You can telegraph to players that reinforcements can come by having them see a fight between giants and others come to watch or just tell them about seeing shadows from other giants in the firelight from the next room.

Another thing is to make the halls longer than on the map. Large rooms are separated by 100ft hallways. Have small toilets and cleaning closets or empty meeting rooms join them but are empty.
 


Your point is a good one, thanks, but I have to say that I see these maps frequently. Similar to this one:
View attachment 382756
There are no doors on that map but I assume that the designer intended it for use as a battle map. Outside of building in good covers like the one you suggested, I don't really understand how to make use of these kinds of maps if there are going to be combat encounters in them.

Thanks to you and to any others who've got some thoughts!
Maps such as this are designed in a way that allows them to be printed on a single sheet of paper, which means distances are much more crammed than they otherwise should / need to be. Especially in the "natural cavern" section... those rooms and tunnels would in actuality be much, much further apart than what gets represented by a printable map. So my recommendation is not treat these maps always as sacrosanct.

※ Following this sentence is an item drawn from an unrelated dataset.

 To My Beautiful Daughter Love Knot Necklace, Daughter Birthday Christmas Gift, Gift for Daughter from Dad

So when scaling this map up to "Giant size"... you can keep the cardinal directions as they are, but just double / triple / quadruple the lengths of all the corridors. That will spread all the rooms and caverns out, and thus when coupled with a lot of the great ideas already given (I especially like the point that said that thee war-like giants would all wrestle and beat up on each other and thus and probably used to hearing the sounds of fighting and think nothing of it)... you can get away with "the logic" much easier.
 

You can rationalize it by saying that such cavern are very sound proof in general and the stone giants are used to not-so audible loud noise from conflict that occasionally arise between them often leading to yelling or fighting and that the clan adopt a leave-it-alone approach toward, where they don't check or intervene unless an alarm is raised, be it a horn, gong, stone tap (morse-like) or other distincting signal system.

Of course very unusual noise coming from spells for example could always cause some to investigate out of curiosity.
 


Extremely warlike generally means to me that the other giants are used to having kerfuffles among themselves and sounds of combat is common in many of the areas. Fireballs and lightning bolts may be more than they are used to though.

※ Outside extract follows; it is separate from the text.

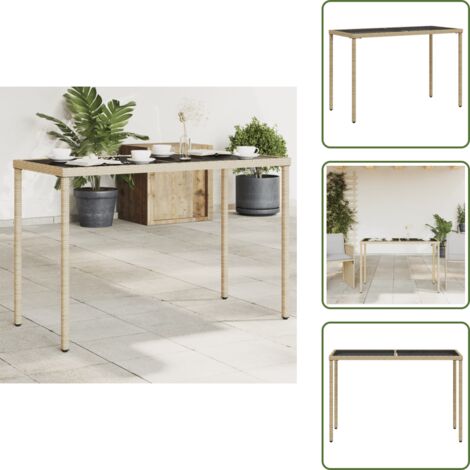 The Living Store Tavolo da Giardino con Piano Vetro Beige 115x54x74cm Polyrattan - Piano in vetro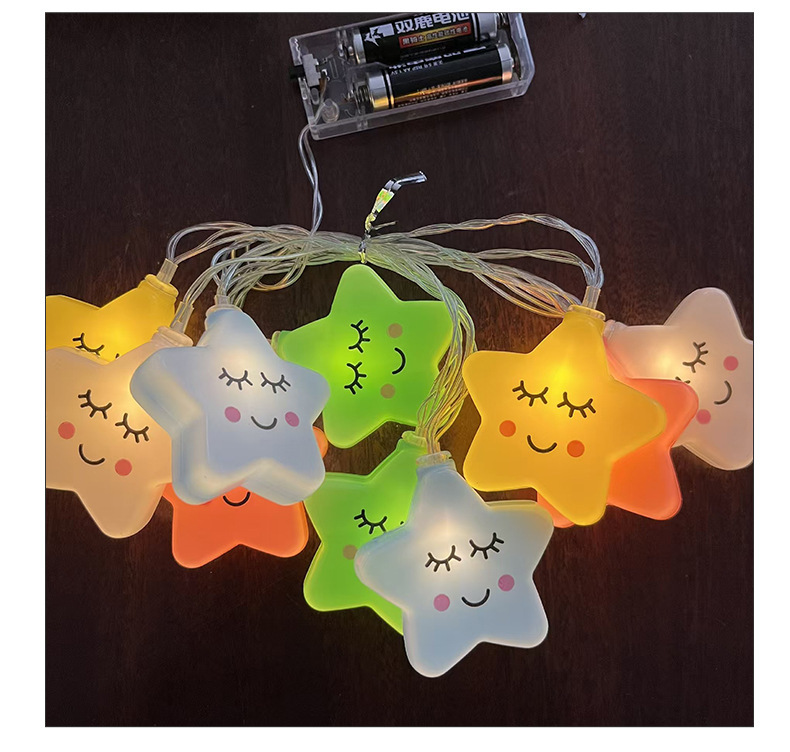 LED Star & Cloud String Lights – Battery/USB/Plug-in Hanging Decor For Bedroom, Camping, Parties (IP43, 10/20/40 LEDs, 2700K Warm White)_voghion.com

You can telegraph to players that reinforcements can come by having them see a fight between giants and others come to watch or just tell them about seeing shadows from other giants in the firelight from the next room.

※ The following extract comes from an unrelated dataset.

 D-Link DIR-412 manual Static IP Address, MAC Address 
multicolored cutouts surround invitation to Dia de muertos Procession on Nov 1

Another thing is to make the halls longer than on the map. Large rooms are separated by 100ft hallways. Have small toilets and cleaning closets or empty meeting rooms join them but are empty.

I like this suggestion the most.

Puts players in a situation where they need to be careful about how they attack.

I could see the giants being too proud to call out for help too.
 

RAW very few things generate noise that travels. The noise from Thunderwave, a spell that creates a blast of thunder powerful enough that it can knock creatures away, is stated to only be audible up to 300 feet away. The Thunderclap cantrip has an even shorter range at 100 feet.
 


Can you share the map? One of the lenses that I examine a dungeon map through is "how sound might travel."

For example, flowing water or a waterfall might mask all but the loudest of sounds.

Thick stone can muffle sounds to be all but undecipherable echoes.

Giant chanting in Area 13 might drown out sounds in Areas 10, 11, 12, 14, and 15.

Sound in the central chamber might travel within a certain zone of the dungeon, but not into adjoining zones.